Archaeologists You Should Know

Theresa B. Goell (1901-1985)

Archaeologist, Architect, and first female to lead an excavation in southeastern Turkey

Theresa Goell standing next to the colossal head of King Antiochus on the West Terrace of Nemrud Dagi. The colossal statues of the West Terrace had all collapsed by the time of excavation; this head, among others, was righted by Goell’s team.
Image: Courtesy of the Museum of the Ancient Near East, Harvard University

Dr. Donald H. Sanders is an architect, architectural historian, and archaeologist. He helped pioneer the discipline of virtual heritage in the early 1990s and continues to innovate in the field. He founded Learning Sites Inc., in 1996, and the Institute for the Visualization of History Inc., in 2001, to actualize these innovations. 

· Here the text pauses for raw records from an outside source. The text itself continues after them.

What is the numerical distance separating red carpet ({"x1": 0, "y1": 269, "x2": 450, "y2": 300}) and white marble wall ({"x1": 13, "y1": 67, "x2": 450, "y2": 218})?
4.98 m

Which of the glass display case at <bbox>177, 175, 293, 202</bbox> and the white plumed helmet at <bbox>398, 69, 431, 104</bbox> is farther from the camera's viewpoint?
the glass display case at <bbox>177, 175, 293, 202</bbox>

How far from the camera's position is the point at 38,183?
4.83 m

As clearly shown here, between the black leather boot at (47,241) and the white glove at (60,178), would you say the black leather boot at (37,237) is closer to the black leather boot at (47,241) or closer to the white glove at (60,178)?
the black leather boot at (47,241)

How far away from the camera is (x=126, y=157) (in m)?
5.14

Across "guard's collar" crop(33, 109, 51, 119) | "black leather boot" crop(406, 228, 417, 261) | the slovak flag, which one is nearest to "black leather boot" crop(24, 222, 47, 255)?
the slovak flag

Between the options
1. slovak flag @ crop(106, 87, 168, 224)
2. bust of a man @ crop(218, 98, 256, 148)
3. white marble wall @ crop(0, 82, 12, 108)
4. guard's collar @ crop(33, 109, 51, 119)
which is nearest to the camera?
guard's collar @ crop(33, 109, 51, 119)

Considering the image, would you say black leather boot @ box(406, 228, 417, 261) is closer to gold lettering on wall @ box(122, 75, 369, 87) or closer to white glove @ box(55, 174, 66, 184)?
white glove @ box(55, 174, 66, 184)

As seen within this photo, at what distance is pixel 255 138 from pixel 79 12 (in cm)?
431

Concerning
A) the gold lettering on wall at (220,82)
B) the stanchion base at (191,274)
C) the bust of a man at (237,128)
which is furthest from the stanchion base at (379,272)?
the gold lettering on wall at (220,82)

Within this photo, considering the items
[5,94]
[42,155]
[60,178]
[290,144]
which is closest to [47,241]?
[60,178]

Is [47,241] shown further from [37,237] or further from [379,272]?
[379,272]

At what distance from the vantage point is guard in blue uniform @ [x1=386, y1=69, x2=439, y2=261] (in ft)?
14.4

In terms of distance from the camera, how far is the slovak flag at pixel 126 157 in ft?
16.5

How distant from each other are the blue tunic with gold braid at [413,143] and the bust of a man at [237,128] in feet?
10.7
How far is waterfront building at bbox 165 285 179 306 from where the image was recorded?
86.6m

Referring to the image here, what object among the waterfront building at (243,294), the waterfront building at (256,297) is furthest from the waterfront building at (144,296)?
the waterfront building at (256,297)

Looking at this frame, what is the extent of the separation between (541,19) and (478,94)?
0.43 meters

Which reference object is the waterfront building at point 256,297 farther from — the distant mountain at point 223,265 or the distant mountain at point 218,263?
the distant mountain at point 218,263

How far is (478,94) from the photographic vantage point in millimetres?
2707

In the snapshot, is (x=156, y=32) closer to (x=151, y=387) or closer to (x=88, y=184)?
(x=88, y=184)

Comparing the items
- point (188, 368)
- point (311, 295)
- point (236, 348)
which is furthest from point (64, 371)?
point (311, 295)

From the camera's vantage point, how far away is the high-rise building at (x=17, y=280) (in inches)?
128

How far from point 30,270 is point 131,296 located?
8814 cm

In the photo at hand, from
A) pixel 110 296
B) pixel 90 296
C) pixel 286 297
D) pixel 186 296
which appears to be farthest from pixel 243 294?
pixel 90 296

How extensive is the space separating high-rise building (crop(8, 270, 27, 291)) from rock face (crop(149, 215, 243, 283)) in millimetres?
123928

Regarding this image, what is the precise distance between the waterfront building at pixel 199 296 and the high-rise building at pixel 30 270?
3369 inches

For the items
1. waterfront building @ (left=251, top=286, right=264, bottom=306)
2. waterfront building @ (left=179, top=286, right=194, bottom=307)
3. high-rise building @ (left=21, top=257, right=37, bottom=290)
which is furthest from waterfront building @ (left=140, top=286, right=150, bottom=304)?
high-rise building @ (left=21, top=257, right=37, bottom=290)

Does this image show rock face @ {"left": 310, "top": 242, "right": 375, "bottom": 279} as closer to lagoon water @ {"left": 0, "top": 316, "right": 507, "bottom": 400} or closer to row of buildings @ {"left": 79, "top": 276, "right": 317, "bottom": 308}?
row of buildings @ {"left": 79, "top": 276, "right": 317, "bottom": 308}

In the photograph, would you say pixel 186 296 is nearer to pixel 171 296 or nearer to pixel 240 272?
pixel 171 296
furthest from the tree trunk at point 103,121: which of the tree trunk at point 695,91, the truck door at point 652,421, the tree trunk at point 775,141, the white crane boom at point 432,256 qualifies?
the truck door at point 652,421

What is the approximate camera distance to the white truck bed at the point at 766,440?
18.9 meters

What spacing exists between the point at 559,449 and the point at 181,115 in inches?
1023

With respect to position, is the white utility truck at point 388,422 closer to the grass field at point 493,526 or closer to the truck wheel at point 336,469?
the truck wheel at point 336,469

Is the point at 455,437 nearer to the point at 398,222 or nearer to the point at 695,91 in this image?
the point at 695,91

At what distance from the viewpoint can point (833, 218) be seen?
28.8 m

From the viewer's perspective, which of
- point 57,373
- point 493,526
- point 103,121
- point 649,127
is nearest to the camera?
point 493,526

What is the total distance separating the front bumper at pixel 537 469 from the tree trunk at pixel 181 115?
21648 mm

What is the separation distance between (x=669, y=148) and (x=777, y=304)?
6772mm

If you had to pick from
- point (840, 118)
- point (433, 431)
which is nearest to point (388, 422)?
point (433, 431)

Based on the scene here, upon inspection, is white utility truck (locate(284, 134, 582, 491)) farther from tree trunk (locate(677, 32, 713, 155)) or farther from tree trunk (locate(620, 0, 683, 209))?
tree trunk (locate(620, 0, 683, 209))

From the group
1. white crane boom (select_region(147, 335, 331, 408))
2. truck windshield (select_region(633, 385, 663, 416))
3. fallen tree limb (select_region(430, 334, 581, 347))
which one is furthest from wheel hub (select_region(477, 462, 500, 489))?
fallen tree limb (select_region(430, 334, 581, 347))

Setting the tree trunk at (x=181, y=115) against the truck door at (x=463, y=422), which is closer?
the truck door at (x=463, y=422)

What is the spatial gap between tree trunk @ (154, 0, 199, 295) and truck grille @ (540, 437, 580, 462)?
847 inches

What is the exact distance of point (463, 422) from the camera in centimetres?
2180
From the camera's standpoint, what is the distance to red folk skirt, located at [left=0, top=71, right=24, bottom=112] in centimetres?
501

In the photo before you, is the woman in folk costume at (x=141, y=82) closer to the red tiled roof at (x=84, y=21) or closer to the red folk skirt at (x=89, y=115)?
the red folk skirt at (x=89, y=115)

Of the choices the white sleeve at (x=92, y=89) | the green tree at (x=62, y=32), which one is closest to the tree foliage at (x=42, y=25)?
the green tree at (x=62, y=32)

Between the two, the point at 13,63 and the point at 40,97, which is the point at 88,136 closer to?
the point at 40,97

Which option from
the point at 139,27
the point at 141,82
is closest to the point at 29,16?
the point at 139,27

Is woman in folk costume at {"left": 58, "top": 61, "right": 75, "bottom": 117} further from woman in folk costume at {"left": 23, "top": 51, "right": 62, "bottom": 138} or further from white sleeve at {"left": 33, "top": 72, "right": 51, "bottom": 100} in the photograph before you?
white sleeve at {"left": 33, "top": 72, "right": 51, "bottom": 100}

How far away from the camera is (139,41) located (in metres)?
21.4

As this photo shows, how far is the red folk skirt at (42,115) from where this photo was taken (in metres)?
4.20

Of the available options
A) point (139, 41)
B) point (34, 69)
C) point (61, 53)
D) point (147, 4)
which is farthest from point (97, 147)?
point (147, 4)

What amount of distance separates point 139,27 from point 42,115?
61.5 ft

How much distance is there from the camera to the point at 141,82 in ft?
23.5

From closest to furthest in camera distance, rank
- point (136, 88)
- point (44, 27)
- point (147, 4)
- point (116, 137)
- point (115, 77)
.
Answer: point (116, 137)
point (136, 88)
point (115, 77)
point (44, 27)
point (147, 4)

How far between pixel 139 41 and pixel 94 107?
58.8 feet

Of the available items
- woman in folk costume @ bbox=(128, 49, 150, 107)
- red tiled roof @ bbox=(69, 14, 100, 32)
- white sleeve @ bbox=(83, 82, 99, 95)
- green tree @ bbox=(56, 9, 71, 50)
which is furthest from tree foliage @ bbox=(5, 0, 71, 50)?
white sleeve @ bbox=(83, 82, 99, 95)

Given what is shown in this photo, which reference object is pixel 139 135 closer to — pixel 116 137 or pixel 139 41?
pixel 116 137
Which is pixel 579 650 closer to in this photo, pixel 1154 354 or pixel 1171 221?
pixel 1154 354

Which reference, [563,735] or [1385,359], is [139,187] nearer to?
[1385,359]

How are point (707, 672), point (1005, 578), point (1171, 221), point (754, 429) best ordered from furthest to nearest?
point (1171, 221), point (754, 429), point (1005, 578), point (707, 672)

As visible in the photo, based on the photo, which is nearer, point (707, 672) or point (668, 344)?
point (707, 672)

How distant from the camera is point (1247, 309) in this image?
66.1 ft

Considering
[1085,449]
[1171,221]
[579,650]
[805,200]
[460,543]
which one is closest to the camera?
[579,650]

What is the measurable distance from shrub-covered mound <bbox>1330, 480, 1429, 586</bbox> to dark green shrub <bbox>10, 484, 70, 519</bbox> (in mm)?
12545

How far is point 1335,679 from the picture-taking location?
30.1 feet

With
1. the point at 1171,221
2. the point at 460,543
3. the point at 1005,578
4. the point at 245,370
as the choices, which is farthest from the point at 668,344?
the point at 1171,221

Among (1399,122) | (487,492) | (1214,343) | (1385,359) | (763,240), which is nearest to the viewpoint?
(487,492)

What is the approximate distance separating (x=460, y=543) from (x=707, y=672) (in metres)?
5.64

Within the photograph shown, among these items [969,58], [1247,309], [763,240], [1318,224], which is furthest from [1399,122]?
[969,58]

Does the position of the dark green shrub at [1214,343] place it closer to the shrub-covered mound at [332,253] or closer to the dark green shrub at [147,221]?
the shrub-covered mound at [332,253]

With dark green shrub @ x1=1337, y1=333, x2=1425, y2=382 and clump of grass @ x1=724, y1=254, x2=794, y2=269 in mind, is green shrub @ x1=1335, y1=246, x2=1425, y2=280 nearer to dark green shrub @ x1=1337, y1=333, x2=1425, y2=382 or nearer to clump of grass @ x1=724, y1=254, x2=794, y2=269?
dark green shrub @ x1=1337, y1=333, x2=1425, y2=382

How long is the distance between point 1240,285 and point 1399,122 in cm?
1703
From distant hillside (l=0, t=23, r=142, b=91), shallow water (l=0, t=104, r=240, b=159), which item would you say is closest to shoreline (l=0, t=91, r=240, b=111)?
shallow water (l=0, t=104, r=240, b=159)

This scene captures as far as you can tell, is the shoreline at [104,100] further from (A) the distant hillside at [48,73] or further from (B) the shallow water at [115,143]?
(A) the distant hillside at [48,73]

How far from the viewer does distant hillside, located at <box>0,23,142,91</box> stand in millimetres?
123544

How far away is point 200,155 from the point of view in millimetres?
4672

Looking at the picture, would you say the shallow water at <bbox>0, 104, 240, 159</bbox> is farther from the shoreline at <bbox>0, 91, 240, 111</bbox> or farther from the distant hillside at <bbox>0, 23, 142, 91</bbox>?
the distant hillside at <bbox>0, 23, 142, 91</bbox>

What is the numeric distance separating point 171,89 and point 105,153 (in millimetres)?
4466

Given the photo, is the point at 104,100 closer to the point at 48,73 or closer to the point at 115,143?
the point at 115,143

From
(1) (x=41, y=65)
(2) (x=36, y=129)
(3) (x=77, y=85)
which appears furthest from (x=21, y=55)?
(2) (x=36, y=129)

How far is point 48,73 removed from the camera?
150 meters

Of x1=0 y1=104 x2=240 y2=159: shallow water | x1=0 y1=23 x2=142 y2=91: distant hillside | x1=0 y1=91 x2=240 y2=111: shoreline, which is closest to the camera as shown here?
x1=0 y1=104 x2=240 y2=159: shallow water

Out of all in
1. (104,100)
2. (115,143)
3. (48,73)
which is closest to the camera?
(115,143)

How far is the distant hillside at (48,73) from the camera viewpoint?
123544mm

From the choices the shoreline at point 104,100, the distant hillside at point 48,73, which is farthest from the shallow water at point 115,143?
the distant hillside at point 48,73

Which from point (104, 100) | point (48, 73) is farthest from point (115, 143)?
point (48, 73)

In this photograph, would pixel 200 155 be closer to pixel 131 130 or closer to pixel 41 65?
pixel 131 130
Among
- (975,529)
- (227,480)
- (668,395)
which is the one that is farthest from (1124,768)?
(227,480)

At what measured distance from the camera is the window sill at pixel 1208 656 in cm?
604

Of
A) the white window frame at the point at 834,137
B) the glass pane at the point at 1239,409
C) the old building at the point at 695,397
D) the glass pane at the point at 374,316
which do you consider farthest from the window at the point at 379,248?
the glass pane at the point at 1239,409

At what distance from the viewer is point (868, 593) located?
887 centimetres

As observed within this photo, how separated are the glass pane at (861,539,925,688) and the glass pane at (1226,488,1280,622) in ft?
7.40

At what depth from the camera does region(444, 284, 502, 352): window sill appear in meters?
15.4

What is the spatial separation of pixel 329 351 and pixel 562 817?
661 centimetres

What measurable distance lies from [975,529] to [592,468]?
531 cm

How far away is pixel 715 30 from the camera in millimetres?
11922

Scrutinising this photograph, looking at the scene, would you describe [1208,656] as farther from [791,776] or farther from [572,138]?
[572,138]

Dr. Sanders shares with us why you should know archaeologist Theresa B. Goell, a female Jewish archaeologist and architect who overcame personal obstacles to investigate and open ancient Commagene to the world.  

What got you intrigued about Theresa B. Goell? 

I became very engaged with her work and her family when I was called to collect, write up, and publish her innovative work excavating Nemrud Daği, Turkey. I got to know her briefly and then learn all about the many obstacles that she overcame – a divorced, Jewish woman working along male Muslims, her loss of hearing, becoming temporarily paralyzed –  in order to succeed in investigating a little-known and distant Hellenistic sanctuary. She had many remarkable achievements, each of which would have been enough to guarantee her status as a true pioneer. And the site that ensured her reputation is such a unique monument, that the two presented a most intriguing and compelling combination. 

Please share one anecdote that you see as representative of Goell and her work. 

After a dispute between the Turkish official overseeing the dig and one of the Kurdish work crew that could’ve potentially turned violent, Goell shrewdly navigated the cultural sensibilities of both and came up with a savvy solution. To resolve the dispute, she claimed the weather forecast of wind and rain meant the dig would have to end earlier than expected, thus sending the Turkish official away. Once the Turkish official had gone, she returned to the Kurdish work crew and announced the weather forecast had improved and so the dig could continue. Her deft handling of the dispute avoided a culture clash, while ensuring the successful continuation of the dig.

What do you see as Goell’s chief achievements? 

Before Goell worked at Nemrud Daği, there were no roads, no water, and no place for travelers to rest— now there are paved roads leading to both terraces, there are hotels and inns, and not only water, but a fully functional tea house. Additionally, before her work there, very few people had heard of the sanctuary or the king who designed it— now it is a major tourist destination for visitors from all over the world and a UNESCO World Heritage Site. Before Theresa Goell’s extraordinary efforts and insight, Nemrud Daği was seen as too Oriental for Classical archaeologists to acknowledge and too Classical for Near Eastern scholars to bother about. Miss Goell recognized that it is precisely this blending of Eastern and Western traditions that made the site and its builders worthy of further investigations. It is due to her focused determination that Nemrud Daği, King Antiochus, and the kingdom of Commagene are once again recognized for the key roles they played in the history of Anatolia. 

Finally, explain in 50 words (or so) why Theresa B. Goell is an archaeologist the public should know more about. 

Theresa Goell was truly a pioneering archaeologist. She was one of the first to use new geophysical techniques at a site. She persevered in a field that was predominantly male; she became one of the Western women to penetrate into the mountainous regions of the Kurdish territories of southeastern Turkey and then lead a large international excavation team that included local Kurds and Turks working together. She became nurse, guardian, and benefactor to the people in the villages around the site. She did all this while being nearly totally deaf (but still learning to speak Kurdish and Turkish), with little backing from the archaeological community, and at a time when traveling with 1000s of pounds of equipment and supplies was more than daunting, when communication from the site took eons, and camp uprisings were not uncommon. Overcoming all this, she succeeded in teaching the world about a previously obscure and misunderstood period of history.